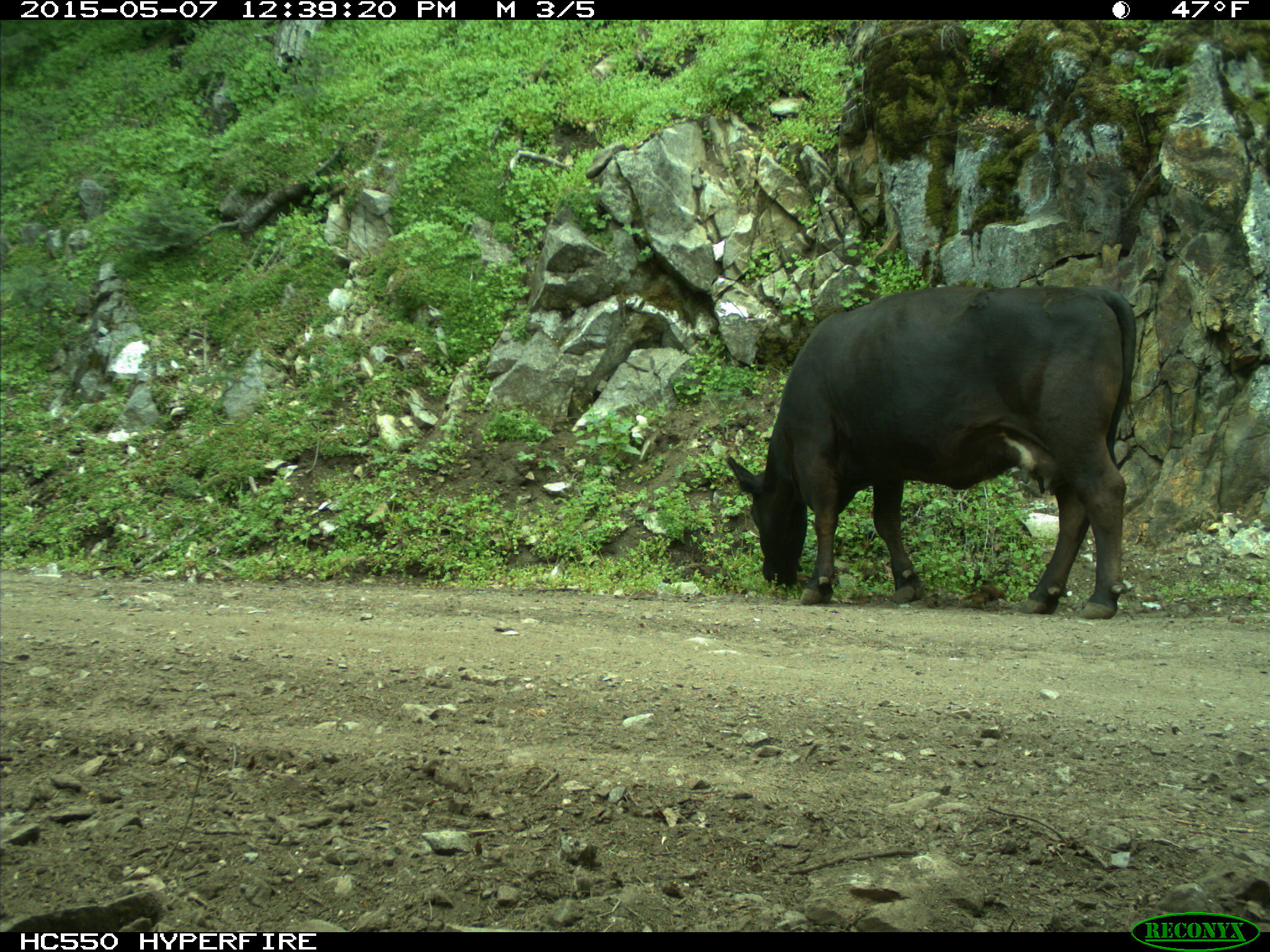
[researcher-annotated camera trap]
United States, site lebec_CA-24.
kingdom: Animalia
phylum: Chordata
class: Mammalia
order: Artiodactyla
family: Bovidae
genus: Bos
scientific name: Bos taurus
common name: domestic cow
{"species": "Bos taurus (domestic cow)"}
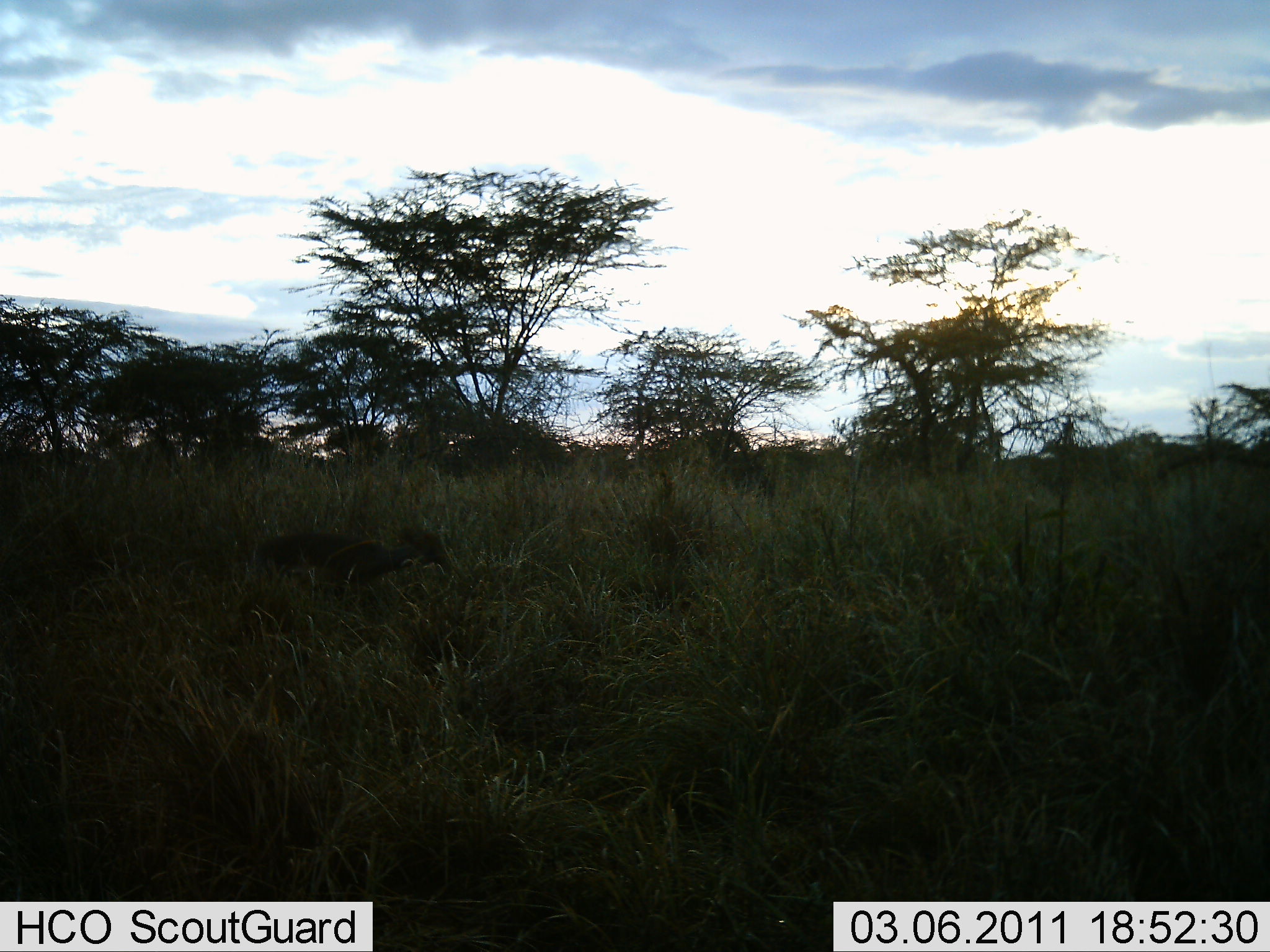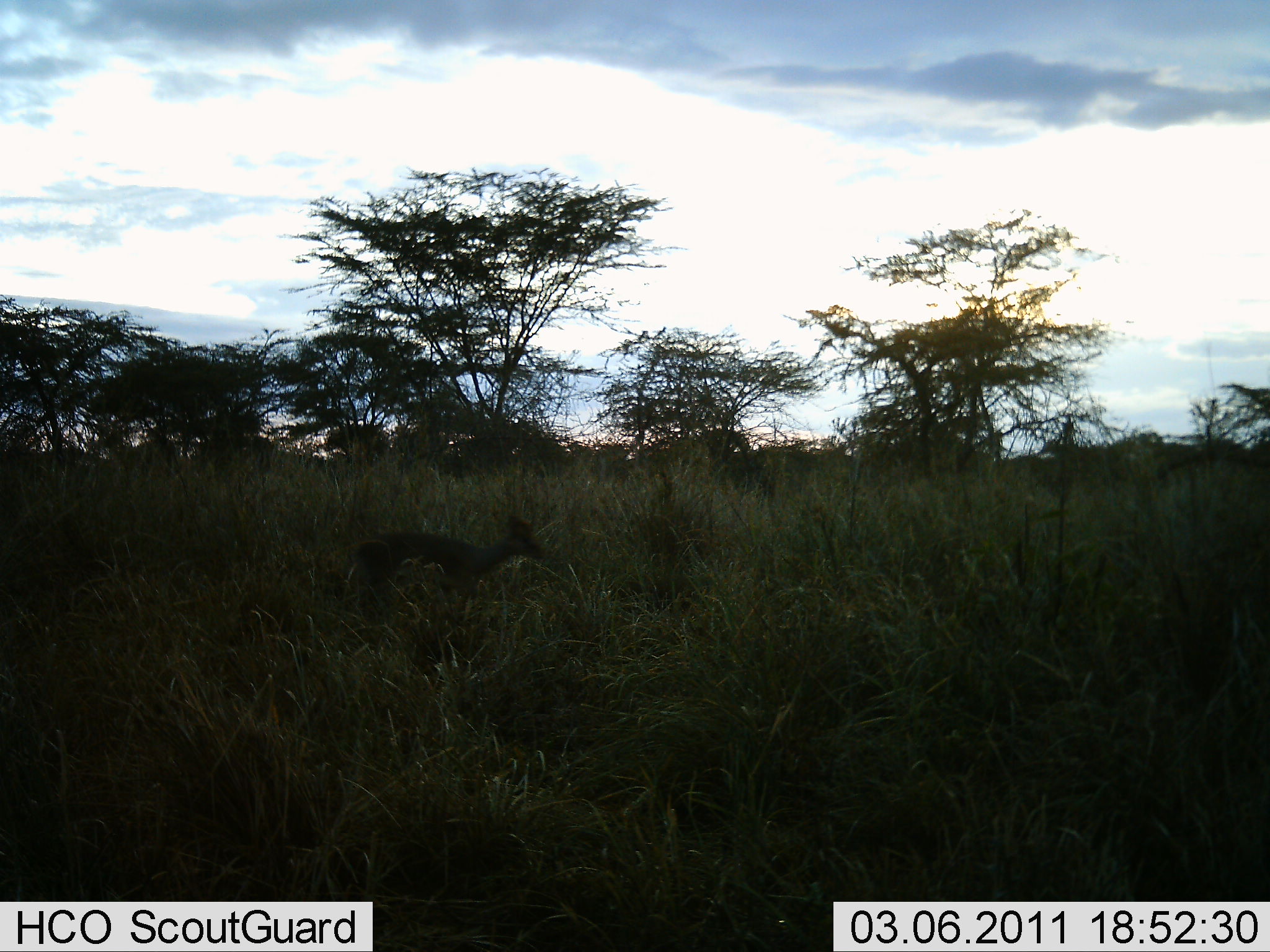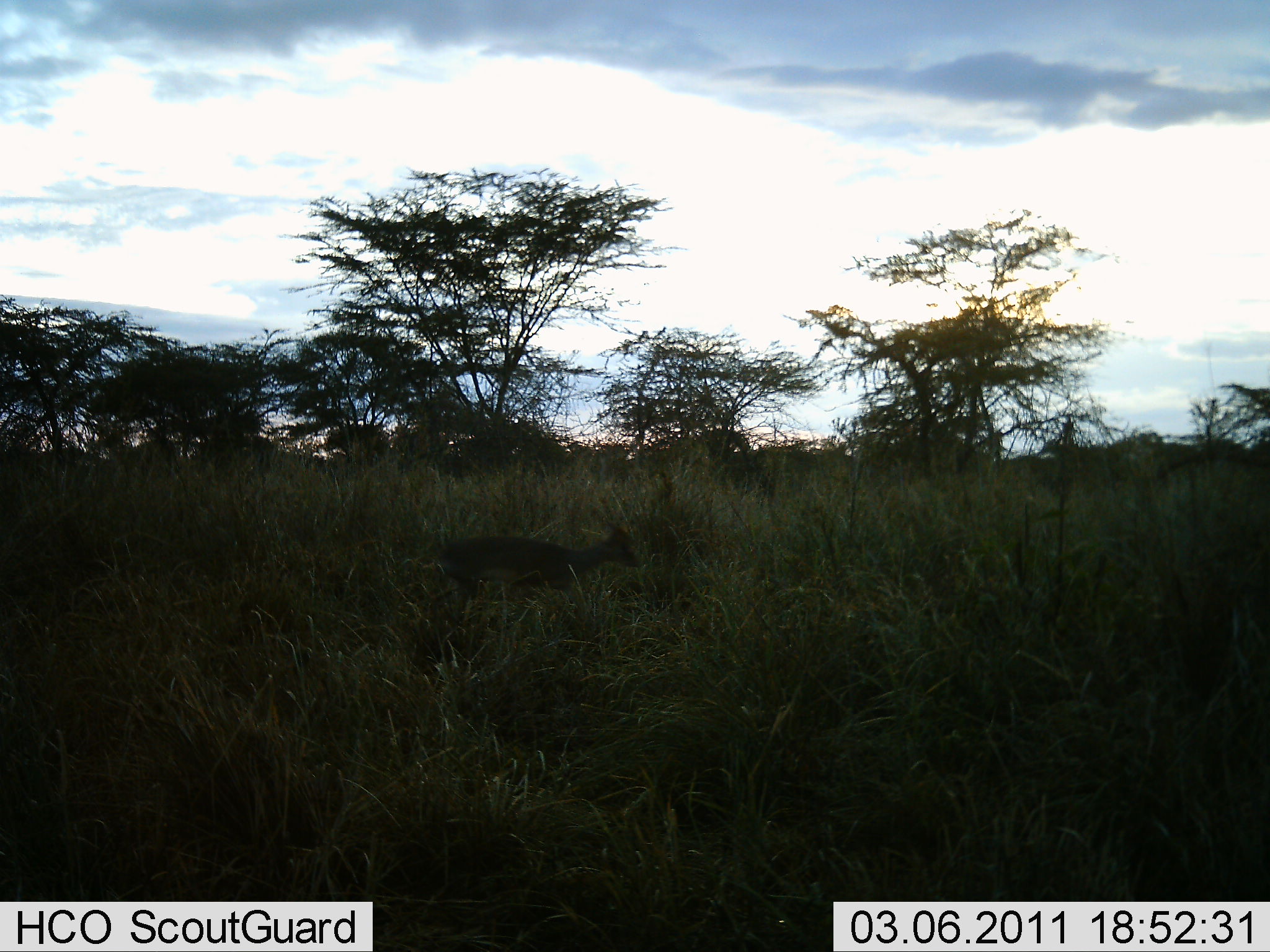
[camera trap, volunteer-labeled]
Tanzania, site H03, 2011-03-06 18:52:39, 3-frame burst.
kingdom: Animalia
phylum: Chordata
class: Mammalia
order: Artiodactyla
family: Bovidae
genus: Madoqua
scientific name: Madoqua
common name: dikdik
Dikdik (Madoqua), count 1. Behavior (volunteer vote fractions): standing 0%, resting 0%, moving 100%, interacting 0%. Young present (vote fraction): 0%. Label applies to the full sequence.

__________________________________________________

**Your task:** Print exactly the lines above that run from the one with "scientific name: Bos taurus" to the one with "scientific name: Madoqua", both included. No pictures.

**Completed exercise:**
scientific name: Bos taurus
common name: domestic cow
{"species": "Bos taurus (domestic cow)"}
[camera trap, volunteer-labeled]
Tanzania, site H03, 2011-03-06 18:52:39, 3-frame burst.
kingdom: Animalia
phylum: Chordata
class: Mammalia
order: Artiodactyla
family: Bovidae
genus: Madoqua
scientific name: Madoqua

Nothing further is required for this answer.